[Collected data entries]

-- -- --

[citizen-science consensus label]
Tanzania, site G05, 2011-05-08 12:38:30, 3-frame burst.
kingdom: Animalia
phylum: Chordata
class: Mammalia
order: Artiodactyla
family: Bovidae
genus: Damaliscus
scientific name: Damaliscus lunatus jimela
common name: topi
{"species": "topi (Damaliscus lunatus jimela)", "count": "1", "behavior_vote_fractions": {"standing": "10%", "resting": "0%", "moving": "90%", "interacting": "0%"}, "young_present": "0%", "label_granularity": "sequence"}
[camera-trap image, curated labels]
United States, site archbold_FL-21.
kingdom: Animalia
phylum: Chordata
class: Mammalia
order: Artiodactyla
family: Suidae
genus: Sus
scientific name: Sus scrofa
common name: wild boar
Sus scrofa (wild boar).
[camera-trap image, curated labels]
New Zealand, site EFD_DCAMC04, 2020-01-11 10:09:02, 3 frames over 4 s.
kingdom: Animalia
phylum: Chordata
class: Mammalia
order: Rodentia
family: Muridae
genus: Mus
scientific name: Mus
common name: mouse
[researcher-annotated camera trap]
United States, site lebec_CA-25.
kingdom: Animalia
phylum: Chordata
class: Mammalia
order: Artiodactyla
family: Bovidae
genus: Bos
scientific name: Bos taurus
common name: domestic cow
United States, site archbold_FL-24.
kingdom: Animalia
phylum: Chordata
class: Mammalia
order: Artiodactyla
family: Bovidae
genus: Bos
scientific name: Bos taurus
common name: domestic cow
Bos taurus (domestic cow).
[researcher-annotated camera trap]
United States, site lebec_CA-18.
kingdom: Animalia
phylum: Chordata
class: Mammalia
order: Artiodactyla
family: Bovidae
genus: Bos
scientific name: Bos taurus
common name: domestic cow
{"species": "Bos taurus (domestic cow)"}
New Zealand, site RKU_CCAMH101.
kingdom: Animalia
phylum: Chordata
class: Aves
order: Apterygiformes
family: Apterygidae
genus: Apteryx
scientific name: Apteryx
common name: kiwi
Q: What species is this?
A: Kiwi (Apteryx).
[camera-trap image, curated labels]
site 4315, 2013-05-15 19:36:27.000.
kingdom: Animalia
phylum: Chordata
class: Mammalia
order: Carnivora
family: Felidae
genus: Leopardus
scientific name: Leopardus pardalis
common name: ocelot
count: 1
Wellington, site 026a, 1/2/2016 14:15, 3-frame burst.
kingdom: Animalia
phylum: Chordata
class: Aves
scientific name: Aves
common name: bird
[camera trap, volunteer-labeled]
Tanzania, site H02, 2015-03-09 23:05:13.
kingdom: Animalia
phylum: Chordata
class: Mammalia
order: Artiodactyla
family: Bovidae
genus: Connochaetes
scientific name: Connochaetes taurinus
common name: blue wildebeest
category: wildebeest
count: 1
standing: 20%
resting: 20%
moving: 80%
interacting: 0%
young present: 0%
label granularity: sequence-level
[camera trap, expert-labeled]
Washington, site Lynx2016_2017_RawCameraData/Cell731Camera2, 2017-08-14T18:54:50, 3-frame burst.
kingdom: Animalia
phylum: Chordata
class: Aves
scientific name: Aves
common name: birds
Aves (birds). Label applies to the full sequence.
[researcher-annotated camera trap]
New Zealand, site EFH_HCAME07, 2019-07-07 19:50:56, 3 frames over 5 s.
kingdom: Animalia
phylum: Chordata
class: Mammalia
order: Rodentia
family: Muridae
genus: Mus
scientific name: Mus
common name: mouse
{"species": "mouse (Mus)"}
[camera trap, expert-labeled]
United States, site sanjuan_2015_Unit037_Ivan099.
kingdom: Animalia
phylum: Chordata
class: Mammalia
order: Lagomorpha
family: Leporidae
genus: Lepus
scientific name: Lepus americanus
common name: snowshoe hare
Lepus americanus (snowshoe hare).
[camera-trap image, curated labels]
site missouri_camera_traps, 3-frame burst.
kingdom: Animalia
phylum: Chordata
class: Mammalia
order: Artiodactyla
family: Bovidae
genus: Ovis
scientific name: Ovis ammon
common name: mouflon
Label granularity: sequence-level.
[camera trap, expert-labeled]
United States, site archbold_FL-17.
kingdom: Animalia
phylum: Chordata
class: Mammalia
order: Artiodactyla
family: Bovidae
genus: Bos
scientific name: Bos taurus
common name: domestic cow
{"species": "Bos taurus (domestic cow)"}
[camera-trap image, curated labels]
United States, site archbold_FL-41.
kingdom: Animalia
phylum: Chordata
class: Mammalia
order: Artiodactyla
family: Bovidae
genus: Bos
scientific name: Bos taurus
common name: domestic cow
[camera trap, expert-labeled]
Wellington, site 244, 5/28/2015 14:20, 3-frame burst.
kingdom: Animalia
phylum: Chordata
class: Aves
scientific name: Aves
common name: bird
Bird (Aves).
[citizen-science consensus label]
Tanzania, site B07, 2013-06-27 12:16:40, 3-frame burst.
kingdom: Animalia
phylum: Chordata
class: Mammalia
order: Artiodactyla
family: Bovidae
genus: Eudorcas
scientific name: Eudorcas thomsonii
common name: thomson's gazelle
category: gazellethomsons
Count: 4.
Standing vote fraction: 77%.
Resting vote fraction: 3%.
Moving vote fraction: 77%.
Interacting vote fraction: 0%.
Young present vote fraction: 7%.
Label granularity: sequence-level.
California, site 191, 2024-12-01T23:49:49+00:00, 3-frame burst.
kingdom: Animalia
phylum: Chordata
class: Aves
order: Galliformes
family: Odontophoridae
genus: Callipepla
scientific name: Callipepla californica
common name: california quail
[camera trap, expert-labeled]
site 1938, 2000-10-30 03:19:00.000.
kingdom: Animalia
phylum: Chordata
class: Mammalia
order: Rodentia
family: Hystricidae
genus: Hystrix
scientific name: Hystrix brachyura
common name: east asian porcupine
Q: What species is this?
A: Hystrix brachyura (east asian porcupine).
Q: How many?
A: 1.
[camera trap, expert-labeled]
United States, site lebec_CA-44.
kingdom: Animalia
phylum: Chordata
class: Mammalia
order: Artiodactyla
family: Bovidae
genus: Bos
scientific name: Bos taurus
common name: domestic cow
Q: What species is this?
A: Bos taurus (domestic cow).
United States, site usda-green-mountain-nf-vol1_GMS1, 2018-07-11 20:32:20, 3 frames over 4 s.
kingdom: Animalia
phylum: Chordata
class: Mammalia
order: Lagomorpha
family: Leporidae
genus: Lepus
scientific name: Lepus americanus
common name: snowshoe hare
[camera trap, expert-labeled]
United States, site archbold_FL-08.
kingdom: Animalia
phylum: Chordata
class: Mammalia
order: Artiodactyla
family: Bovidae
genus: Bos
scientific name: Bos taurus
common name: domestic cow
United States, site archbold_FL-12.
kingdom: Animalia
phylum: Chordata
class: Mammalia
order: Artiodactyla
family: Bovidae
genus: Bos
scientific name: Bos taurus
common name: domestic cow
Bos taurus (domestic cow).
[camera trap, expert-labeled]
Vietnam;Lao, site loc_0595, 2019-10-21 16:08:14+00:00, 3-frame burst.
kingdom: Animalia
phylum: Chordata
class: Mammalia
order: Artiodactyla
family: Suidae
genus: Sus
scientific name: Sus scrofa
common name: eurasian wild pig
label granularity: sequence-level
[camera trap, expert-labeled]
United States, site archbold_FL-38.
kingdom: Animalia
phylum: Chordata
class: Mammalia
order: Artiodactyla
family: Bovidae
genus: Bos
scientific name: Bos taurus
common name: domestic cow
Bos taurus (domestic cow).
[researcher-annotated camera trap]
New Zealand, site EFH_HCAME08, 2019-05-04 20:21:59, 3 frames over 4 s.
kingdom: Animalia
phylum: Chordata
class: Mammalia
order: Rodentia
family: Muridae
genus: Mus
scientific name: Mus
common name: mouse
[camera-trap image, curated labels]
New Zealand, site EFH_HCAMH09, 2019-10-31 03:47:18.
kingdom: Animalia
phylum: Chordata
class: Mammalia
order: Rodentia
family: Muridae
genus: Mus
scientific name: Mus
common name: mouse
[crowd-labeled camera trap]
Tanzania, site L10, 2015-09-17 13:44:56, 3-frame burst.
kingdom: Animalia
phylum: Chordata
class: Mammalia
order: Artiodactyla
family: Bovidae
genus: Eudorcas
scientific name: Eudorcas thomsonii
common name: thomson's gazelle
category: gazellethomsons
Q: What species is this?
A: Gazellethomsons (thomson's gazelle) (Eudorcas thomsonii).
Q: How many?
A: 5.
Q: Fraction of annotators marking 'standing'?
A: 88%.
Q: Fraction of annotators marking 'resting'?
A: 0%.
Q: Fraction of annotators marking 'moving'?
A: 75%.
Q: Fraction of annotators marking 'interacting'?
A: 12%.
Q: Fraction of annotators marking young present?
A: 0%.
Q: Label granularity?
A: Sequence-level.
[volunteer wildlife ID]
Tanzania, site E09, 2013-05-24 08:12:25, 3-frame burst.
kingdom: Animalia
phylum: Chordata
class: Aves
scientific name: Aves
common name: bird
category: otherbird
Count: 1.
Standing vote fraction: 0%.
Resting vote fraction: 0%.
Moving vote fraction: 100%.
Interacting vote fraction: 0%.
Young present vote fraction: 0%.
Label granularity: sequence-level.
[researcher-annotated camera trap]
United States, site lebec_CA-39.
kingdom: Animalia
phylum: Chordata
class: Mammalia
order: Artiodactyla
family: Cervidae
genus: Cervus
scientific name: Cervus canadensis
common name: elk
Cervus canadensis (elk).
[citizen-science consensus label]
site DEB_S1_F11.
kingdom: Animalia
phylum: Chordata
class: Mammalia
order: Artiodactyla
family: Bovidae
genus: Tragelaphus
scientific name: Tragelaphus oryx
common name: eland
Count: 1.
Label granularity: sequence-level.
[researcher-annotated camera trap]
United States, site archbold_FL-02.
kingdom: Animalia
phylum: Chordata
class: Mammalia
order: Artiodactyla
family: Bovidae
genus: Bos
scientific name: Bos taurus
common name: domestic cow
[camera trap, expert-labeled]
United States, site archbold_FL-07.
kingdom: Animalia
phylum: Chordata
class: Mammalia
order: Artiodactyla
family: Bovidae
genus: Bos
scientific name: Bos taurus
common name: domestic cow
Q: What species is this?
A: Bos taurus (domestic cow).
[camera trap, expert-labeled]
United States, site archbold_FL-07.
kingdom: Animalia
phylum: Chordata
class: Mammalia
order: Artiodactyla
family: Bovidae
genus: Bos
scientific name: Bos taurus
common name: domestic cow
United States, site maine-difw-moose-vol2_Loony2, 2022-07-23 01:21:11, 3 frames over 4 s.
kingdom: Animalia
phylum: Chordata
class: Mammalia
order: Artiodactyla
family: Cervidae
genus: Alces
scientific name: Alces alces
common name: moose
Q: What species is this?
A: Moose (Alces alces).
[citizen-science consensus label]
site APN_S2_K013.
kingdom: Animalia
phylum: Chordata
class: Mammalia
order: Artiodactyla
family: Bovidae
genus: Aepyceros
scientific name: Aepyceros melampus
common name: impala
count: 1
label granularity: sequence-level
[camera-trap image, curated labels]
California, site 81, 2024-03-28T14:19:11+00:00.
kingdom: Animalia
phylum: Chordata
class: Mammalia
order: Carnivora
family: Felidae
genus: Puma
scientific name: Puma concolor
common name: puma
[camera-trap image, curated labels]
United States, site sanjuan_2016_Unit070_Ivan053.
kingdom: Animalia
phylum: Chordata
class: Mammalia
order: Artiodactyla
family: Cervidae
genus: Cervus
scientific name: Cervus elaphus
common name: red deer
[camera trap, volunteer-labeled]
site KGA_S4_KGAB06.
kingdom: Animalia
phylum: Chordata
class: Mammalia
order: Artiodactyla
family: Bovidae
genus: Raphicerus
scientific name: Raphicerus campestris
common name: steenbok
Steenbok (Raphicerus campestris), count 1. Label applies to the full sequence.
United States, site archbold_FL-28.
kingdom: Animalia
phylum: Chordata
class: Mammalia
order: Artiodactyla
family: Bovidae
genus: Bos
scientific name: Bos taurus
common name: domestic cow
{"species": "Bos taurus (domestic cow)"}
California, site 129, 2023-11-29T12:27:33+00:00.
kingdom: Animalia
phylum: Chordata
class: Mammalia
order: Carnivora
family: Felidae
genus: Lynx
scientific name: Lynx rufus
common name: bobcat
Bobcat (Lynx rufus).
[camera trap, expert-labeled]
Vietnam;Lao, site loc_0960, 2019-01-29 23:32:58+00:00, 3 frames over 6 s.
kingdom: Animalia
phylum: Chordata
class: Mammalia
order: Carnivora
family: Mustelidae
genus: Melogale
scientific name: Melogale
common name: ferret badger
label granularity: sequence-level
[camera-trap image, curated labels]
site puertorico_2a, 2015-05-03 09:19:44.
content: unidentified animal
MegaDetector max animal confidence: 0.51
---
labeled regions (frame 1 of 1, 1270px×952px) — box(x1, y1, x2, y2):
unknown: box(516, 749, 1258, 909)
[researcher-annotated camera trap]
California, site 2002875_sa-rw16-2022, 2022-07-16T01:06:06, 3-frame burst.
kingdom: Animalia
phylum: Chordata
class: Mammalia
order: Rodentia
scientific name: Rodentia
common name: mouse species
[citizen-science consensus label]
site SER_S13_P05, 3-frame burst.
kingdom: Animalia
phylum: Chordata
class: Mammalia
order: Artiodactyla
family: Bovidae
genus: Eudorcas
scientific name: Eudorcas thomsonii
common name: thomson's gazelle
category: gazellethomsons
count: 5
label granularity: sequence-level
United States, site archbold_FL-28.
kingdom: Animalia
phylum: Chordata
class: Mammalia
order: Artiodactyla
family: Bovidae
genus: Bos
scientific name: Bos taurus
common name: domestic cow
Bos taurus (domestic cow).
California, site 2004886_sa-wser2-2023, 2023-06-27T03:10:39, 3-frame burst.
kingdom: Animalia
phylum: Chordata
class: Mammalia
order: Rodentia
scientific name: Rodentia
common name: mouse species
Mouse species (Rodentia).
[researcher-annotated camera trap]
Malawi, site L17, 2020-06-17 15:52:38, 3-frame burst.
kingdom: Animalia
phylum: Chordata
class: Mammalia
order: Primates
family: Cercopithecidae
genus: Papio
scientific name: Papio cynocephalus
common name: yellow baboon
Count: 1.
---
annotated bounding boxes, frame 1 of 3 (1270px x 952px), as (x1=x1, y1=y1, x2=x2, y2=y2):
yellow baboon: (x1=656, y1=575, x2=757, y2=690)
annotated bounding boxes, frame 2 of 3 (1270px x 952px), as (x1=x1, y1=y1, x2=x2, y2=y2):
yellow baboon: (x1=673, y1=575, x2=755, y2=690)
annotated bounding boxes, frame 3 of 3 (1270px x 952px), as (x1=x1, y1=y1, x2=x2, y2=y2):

-- -- --

*WHAT IS REQUIRED*. The lines above starting at the one that contains "genus: Damaliscus" and ending at the one that contains "United States, site archbold_FL-21." must be transcribed exactly, and no other lines may appear.

*YOUR SOLUTION*.
genus: Damaliscus
scientific name: Damaliscus lunatus jimela
common name: topi
{"species": "topi (Damaliscus lunatus jimela)", "count": "1", "behavior_vote_fractions": {"standing": "10%", "resting": "0%", "moving": "90%", "interacting": "0%"}, "young_present": "0%", "label_granularity": "sequence"}
[camera-trap image, curated labels]
United States, site archbold_FL-21.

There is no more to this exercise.